── Data rows ──

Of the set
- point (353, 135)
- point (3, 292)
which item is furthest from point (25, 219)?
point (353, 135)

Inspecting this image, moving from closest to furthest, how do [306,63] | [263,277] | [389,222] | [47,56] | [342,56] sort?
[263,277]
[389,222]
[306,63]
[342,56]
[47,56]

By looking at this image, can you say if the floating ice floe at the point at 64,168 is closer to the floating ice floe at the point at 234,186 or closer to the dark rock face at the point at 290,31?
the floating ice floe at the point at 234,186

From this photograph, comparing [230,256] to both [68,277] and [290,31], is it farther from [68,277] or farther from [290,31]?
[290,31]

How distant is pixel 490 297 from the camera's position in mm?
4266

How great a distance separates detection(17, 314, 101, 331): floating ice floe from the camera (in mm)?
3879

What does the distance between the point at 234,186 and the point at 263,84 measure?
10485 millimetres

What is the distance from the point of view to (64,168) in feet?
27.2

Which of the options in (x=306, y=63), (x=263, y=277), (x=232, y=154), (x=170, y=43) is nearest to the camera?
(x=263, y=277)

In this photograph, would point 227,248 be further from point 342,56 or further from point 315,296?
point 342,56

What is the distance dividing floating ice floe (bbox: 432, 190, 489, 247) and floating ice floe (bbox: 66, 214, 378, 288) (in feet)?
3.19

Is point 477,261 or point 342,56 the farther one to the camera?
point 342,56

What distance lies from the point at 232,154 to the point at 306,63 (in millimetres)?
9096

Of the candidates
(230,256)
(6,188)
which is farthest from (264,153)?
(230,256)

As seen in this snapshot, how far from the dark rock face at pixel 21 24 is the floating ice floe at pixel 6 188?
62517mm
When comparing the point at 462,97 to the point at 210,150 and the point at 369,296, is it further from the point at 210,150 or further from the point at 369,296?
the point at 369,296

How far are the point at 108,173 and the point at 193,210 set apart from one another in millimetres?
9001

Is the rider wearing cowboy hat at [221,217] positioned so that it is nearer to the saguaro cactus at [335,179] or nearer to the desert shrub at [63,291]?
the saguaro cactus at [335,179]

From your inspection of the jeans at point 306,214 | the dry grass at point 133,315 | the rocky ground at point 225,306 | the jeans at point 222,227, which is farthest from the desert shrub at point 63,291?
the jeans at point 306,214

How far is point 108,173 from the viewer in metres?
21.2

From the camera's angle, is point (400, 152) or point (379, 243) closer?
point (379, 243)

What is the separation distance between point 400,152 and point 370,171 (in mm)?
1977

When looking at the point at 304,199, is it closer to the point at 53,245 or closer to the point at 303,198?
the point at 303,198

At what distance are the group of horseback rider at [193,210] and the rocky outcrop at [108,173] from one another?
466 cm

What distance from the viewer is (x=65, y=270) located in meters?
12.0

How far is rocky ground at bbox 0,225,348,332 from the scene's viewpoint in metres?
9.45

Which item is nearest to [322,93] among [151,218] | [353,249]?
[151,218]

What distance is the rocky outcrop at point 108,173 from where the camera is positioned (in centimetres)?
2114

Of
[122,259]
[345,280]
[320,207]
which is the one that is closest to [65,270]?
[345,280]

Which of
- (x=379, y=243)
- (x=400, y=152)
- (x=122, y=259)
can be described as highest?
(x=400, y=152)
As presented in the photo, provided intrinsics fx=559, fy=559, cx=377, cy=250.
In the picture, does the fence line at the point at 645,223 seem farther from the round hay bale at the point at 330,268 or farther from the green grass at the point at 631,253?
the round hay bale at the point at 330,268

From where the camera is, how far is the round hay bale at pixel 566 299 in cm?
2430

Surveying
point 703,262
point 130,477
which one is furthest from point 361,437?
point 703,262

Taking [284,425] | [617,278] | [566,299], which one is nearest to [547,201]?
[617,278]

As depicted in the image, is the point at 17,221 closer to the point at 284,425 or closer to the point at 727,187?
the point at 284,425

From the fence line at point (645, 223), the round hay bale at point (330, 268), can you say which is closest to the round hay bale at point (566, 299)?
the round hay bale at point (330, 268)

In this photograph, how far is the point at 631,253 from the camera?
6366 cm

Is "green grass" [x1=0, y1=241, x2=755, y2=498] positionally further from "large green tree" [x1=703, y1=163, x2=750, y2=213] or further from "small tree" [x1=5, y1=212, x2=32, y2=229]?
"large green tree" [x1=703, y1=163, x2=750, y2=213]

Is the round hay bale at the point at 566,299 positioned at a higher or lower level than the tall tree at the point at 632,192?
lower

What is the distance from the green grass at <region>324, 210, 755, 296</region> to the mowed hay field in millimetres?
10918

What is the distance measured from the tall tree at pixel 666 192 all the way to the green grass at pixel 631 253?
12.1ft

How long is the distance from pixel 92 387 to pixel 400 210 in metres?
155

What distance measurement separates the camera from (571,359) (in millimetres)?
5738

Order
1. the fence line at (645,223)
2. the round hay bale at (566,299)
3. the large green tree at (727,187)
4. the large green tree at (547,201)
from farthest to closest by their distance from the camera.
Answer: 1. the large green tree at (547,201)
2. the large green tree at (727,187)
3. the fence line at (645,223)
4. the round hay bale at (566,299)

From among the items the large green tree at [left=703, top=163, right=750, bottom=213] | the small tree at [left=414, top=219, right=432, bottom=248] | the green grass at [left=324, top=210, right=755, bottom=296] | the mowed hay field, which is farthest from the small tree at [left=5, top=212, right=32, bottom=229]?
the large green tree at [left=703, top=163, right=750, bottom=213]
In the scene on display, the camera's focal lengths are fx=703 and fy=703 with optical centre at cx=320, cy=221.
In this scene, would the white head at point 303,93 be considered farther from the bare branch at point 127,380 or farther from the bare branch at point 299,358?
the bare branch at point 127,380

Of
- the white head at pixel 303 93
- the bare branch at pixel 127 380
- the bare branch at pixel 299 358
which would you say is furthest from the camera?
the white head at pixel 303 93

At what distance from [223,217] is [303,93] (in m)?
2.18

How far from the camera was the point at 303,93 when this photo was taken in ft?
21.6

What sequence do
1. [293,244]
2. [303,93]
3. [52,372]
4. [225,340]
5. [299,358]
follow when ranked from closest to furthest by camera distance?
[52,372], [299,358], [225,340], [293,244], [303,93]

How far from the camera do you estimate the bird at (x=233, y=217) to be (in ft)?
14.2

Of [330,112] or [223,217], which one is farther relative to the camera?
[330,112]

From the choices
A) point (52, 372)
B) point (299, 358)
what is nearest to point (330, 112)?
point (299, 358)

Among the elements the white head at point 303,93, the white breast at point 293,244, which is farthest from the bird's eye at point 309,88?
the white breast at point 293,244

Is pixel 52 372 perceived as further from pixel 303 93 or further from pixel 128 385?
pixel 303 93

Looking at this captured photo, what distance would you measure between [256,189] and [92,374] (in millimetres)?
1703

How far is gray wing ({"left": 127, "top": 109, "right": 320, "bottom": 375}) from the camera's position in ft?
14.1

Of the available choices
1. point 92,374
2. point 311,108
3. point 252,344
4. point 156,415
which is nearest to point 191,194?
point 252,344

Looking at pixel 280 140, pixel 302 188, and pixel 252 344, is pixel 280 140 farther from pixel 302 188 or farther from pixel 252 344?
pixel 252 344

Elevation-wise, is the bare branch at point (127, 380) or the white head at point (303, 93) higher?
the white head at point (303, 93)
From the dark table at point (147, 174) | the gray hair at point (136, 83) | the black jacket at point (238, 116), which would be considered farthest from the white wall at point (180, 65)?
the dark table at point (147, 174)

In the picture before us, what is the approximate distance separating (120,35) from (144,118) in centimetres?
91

───

## Instructions to follow
Please quote exactly the lines from the one containing "How far is gray" through the last line of the records above, both included, and nothing else.

## Answer
How far is gray wing ({"left": 127, "top": 109, "right": 320, "bottom": 375}) from the camera's position in ft?
14.1

Of the available choices
1. point 92,374
2. point 311,108
3. point 252,344
4. point 156,415
which is nearest to point 191,194?
point 252,344

Looking at pixel 280 140, pixel 302 188, and pixel 252 344, is pixel 280 140 farther from pixel 302 188 or farther from pixel 252 344?
pixel 252 344

Elevation-wise, is the bare branch at point (127, 380) or the white head at point (303, 93) higher?
the white head at point (303, 93)
From the dark table at point (147, 174) | the gray hair at point (136, 83) | the black jacket at point (238, 116), which would be considered farthest from the white wall at point (180, 65)?
the dark table at point (147, 174)

In the picture before us, what is the approximate distance separating (120,35) from (144,118) in centimetres?
91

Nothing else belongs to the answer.